▶ **THE DATA**:
- - - -
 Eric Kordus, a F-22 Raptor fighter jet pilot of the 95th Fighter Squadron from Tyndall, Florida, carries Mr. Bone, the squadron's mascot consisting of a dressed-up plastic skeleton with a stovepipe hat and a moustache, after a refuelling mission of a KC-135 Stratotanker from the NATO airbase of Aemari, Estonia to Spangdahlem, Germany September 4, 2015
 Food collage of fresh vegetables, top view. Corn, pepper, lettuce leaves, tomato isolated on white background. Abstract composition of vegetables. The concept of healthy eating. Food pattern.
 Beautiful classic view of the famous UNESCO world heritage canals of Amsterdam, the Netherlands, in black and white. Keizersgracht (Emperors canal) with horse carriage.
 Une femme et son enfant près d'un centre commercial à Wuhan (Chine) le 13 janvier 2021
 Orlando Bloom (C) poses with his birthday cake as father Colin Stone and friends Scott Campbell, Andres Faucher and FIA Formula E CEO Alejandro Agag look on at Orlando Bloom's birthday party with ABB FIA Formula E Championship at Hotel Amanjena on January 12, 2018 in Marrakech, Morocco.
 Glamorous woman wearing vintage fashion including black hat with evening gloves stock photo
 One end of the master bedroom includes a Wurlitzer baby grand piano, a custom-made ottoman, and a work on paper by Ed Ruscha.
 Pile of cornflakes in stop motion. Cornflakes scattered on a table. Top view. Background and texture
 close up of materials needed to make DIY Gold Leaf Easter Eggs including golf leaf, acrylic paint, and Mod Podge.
- - - -
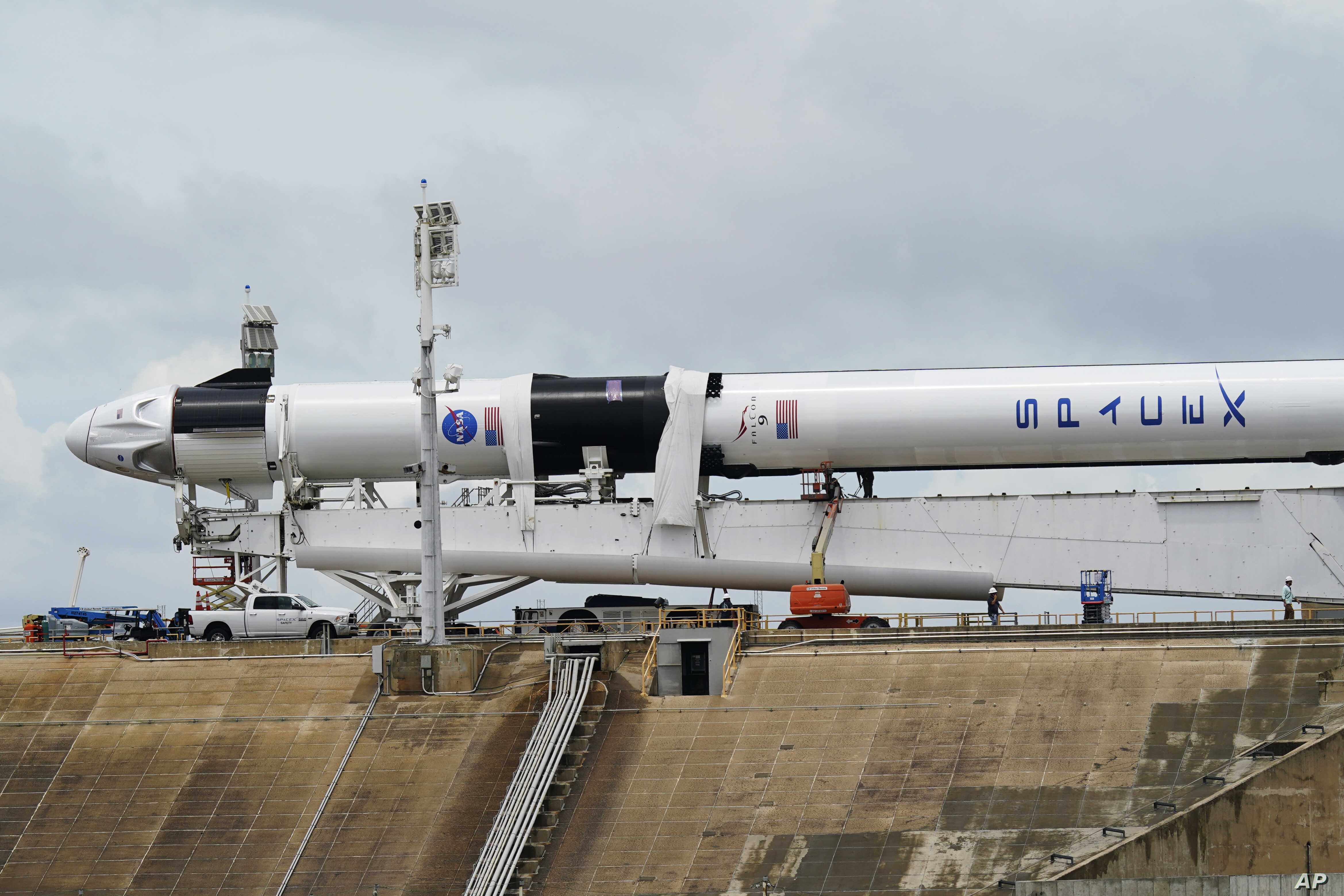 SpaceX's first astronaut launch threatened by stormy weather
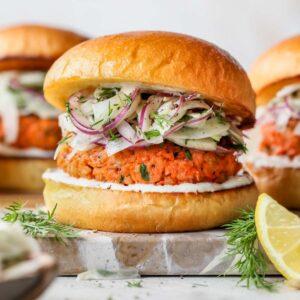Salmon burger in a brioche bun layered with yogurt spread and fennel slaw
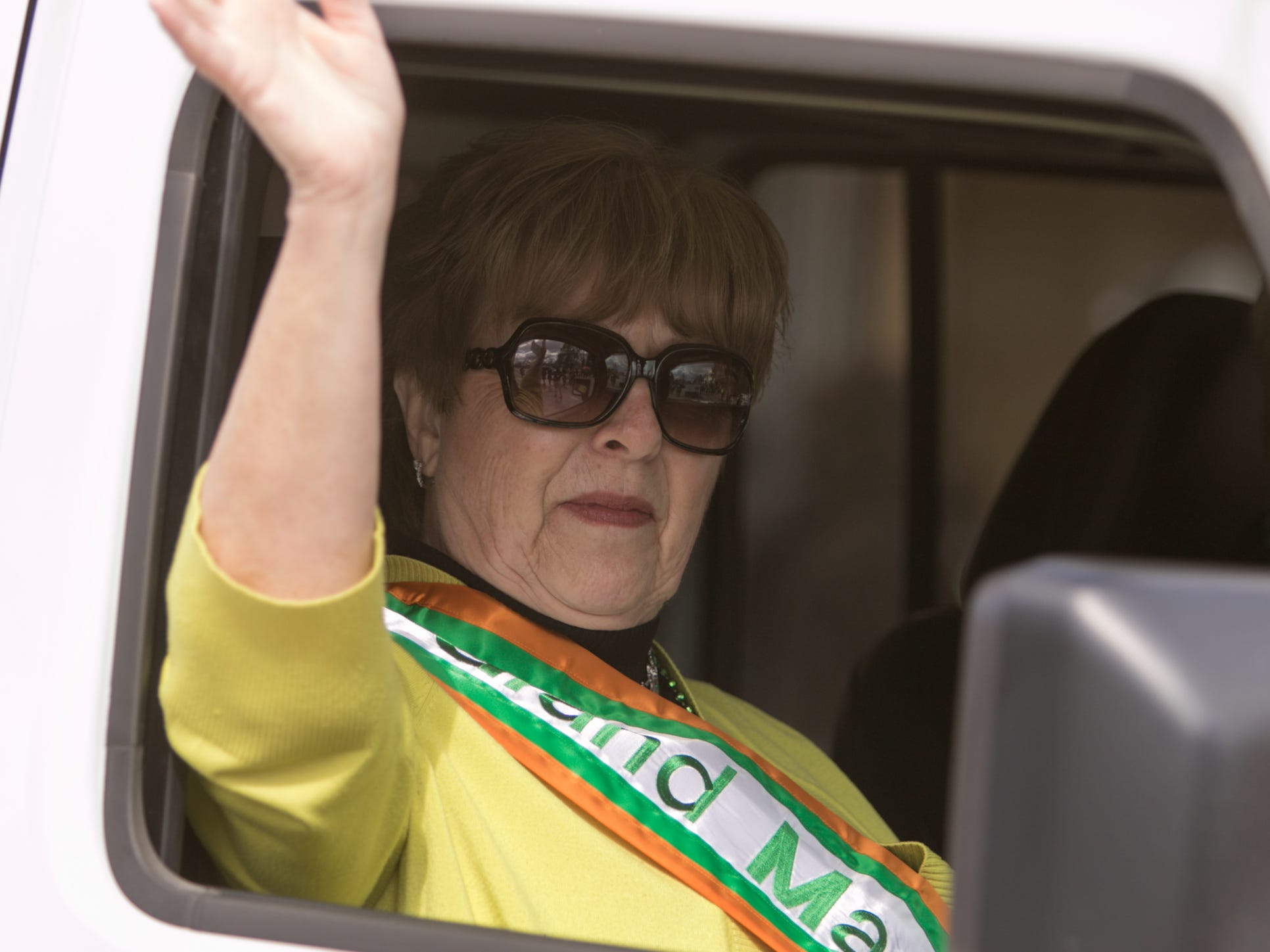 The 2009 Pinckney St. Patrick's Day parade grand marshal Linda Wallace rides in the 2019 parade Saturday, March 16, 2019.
- - - -
For each line above that contains "including", make a copy.

▶ **EXERCISE RESULT**:
 Glamorous woman wearing vintage fashion including black hat with evening gloves stock photo
 close up of materials needed to make DIY Gold Leaf Easter Eggs including golf leaf, acrylic paint, and Mod Podge.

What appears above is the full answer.